ABSTRACT: Current understanding of cardiac parasympathetic (or vagal) activity unequivocally demonstrates that the vagal activity to the heart and homeostatic reflex changes in cardiac vagal activity are mediated by cardiac vagal motor neurons (CVNs) in the brainstem. Therefore, CVNs play an essential role in normal cardiovascular function. Despite our understanding of CVN neurophysiology in health, the potential for CVN dysfunction in diseases is still unclear. This is particularly true of our understanding of the complex interplay between cognition and cardiovascular function. A distinctive hallmark of cardiovascular disease risk is low cardiac vagal signaling, and the extend of this imbalance correlates strongly with increasing risk of developing Alzheimer’s Disease (AD), and its related dementias. Preliminary data from our laboratory demonstrate that vagal activity to cardiac tissue is reduced and that the vagal motor neurons responsible for this regulation are loss at late stages of disease. Our overall hypothesis guiding this proposal is that CVN hypoactivity drives poor cardiovascular vagal tonus and reflex responses. This hypoactivity will eventually lead to robust cell loss and further disease progression. However, critical questions remain, including how quickly does the increased inhibition of CVNs occur and what role does neuronal excitability play. Therefore, this proposal will 1) quantitively determine the timing of cardiac vagal signaling in the 5XFAD mouse model of AD, and 2) establish the role of CVNs in the effects of early cardiac vagal signaling in these mice. The anticipated results of these experiments will provide fundamental details in our understanding of cardiac vagal regulation and mechanisms responsible for vagal regulation of heart rate. Identifying the early mechanistic consequences of vagal activity could lead to the discovery of biomarkers, and early testing of new therapeutics targeting disease mechanisms, rather than symptoms.

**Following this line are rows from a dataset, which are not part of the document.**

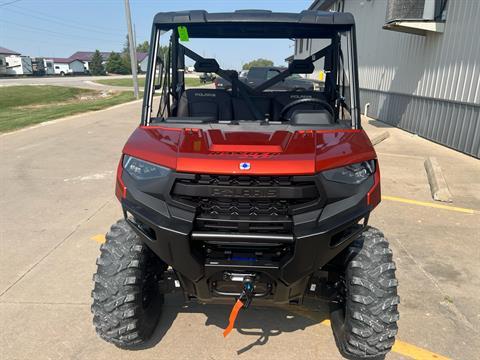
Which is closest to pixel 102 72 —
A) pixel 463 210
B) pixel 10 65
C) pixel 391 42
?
pixel 10 65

抽象的： 目前对心脏副交感神经（或迷走神经）活动的理解明确表明，迷走神经 心脏的活动和心脏迷走神经活动的稳态反射变化是由心脏迷走神经运动介导的 脑干中的神经元（CVN）因此，CVN 在正常心血管功能中发挥着重要作用。 尽管我们了解健康中的 CVN 神经生理学，但疾病中 CVN 功能障碍的可能性仍然存在。 对于我们对认知与认知之间复杂相互作用的理解尤其如此。 心血管功能 心血管疾病风险的一个显着特征是心脏迷走神经信号传导低下，以及 这种不平衡的程度与患阿尔茨海默病 (AD) 的风险增加密切相关，并且 我们实验室的初步数据表明，迷走神经活动对心脏组织有影响。 减少，并且负责这种调节的迷走神经运动神经元在疾病晚期会消失。 指导这一提议的总体假设是 CVN 活性低下会导致心血管迷走神经紧张，并且 这种反射反应的减退最终会导致大量的细胞损失和进一步的疾病进展。 然而，关键问题仍然存在，包括 CVN 的抑制作用增加发生的速度有多快以及什么 因此，该提案将1）定量地确定心脏起搏的时间。 AD 5XFAD 小鼠模型中的迷走神经信号传导，以及 2) 确定 CVN 在早期心脏病影响中的作用 这些实验的预期结果将提供基本细节。 我们对心脏迷走神经调节和负责迷走心率调节的机制的理解。 识别迷走神经活动的早期机制后果可能会导致生物标志物的发现，并且 针对疾病机制而非症状的新疗法的早期测试。